*Problem to work on:* Repeat the following entries exactly, excluding pictures.

*Records shown:*
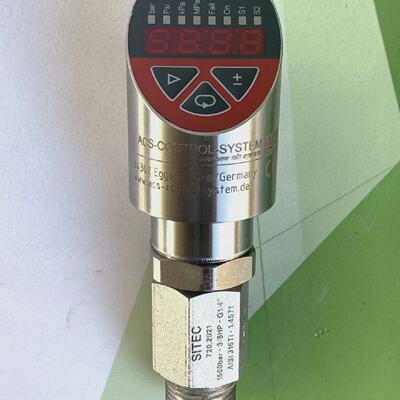 ACS Precont PS4S MS61VC25AS0R4S pressostato a membrana con d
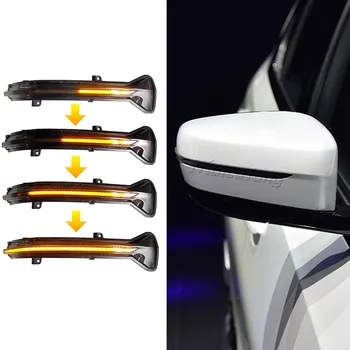 

Side Wing Rearview Mirror Sequential Repeater LED Turn Signal Light For BMW 3er G20 G21 G28 G2x 2019 2020 Dynamic Blinker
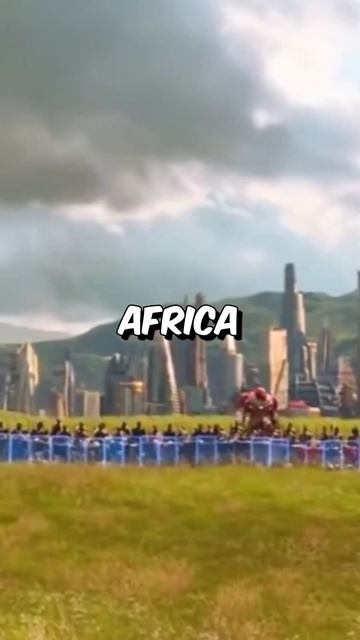 Did you know this about the Wakanda language from Marvel? #mcu #marvel #blackpanther #wakanda смотреть онлайн
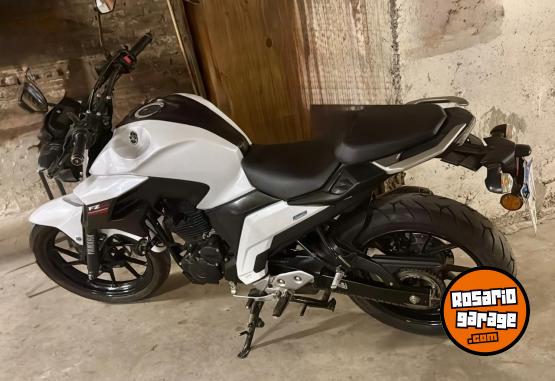 Motos - Yamaha Fz 250 2018 Nafta - En Venta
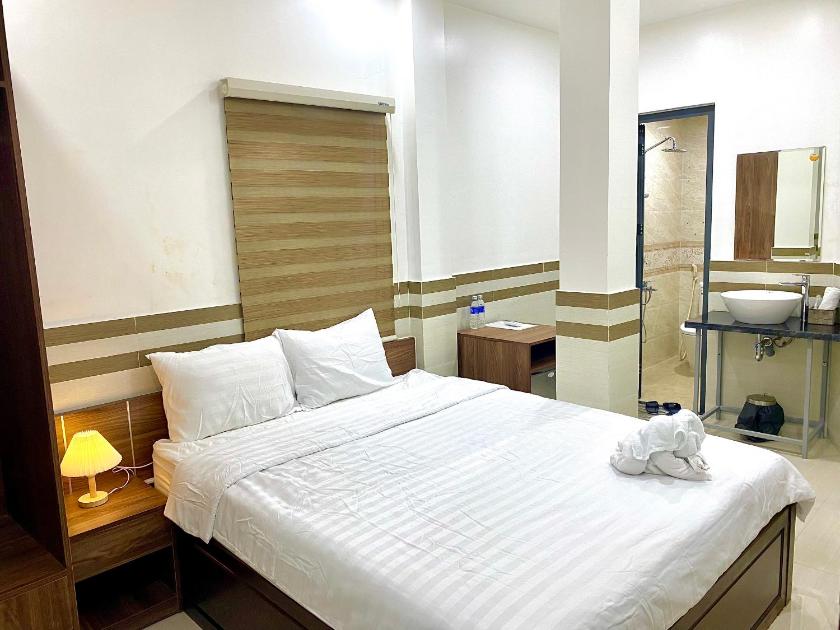 Phòng Có Giường Cỡ King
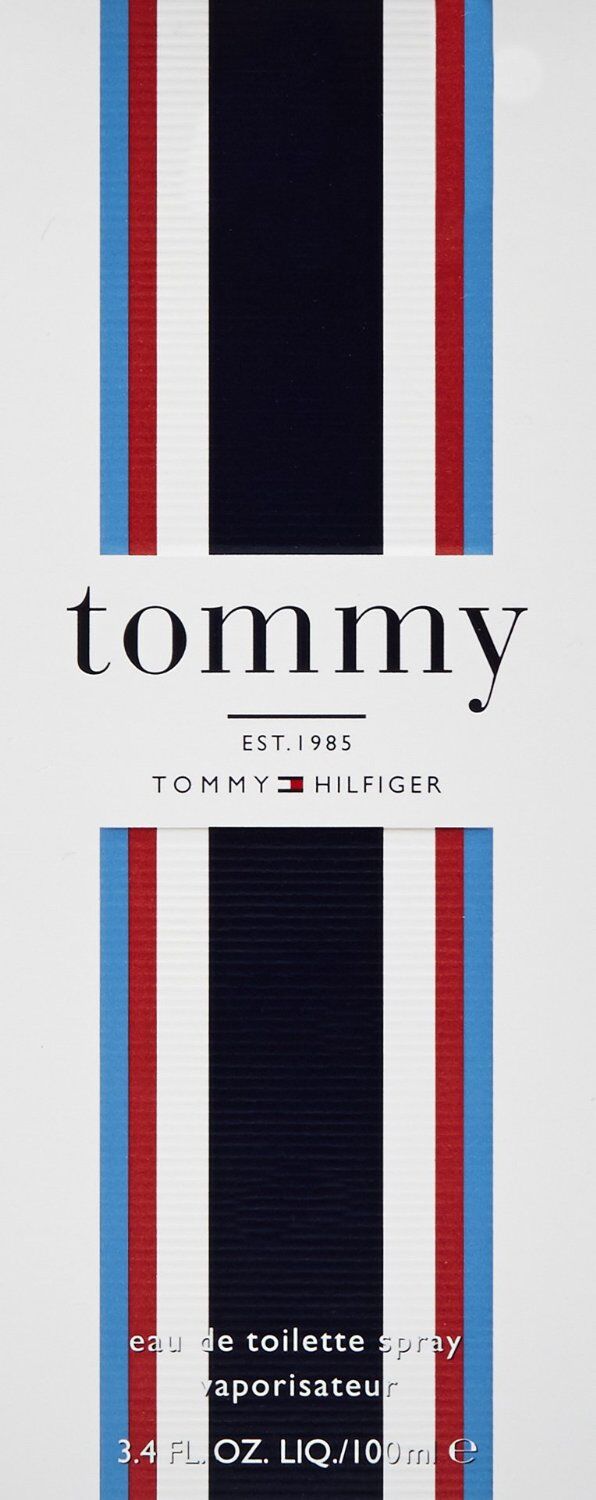 Tommy Hilfiger Tommy Eau De Toilette 100ml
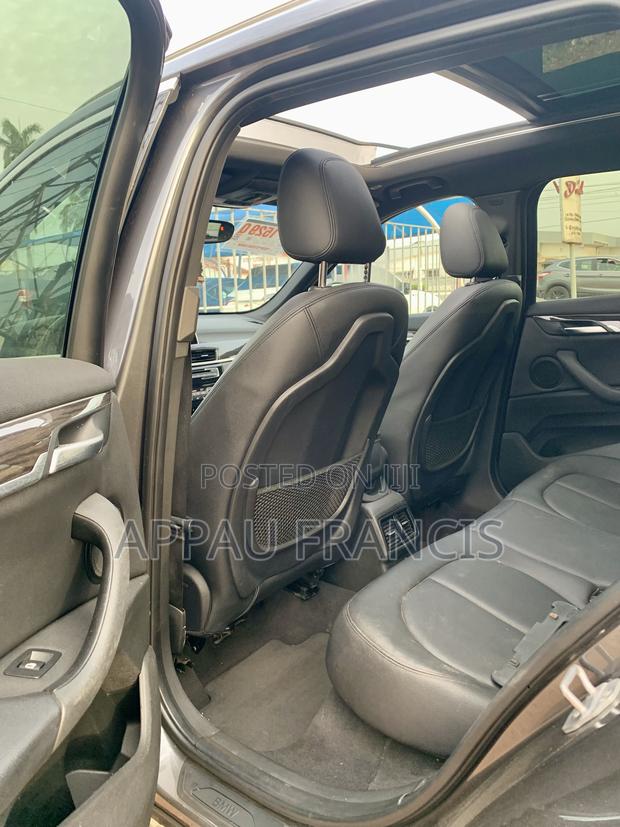 BMW X1 xDrive28i AWD 2017 Gray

*Reply to the exercise:*
 ACS Precont PS4S MS61VC25AS0R4S pressostato a membrana con d

Side Wing Rearview Mirror Sequential Repeater LED Turn Signal Light For BMW 3er G20 G21 G28 G2x 2019 2020 Dynamic Blinker
 Did you know this about the Wakanda language from Marvel? #mcu #marvel #blackpanther #wakanda смотреть онлайн
 Motos - Yamaha Fz 250 2018 Nafta - En Venta
 Phòng Có Giường Cỡ King
 Tommy Hilfiger Tommy Eau De Toilette 100ml
 BMW X1 xDrive28i AWD 2017 Gray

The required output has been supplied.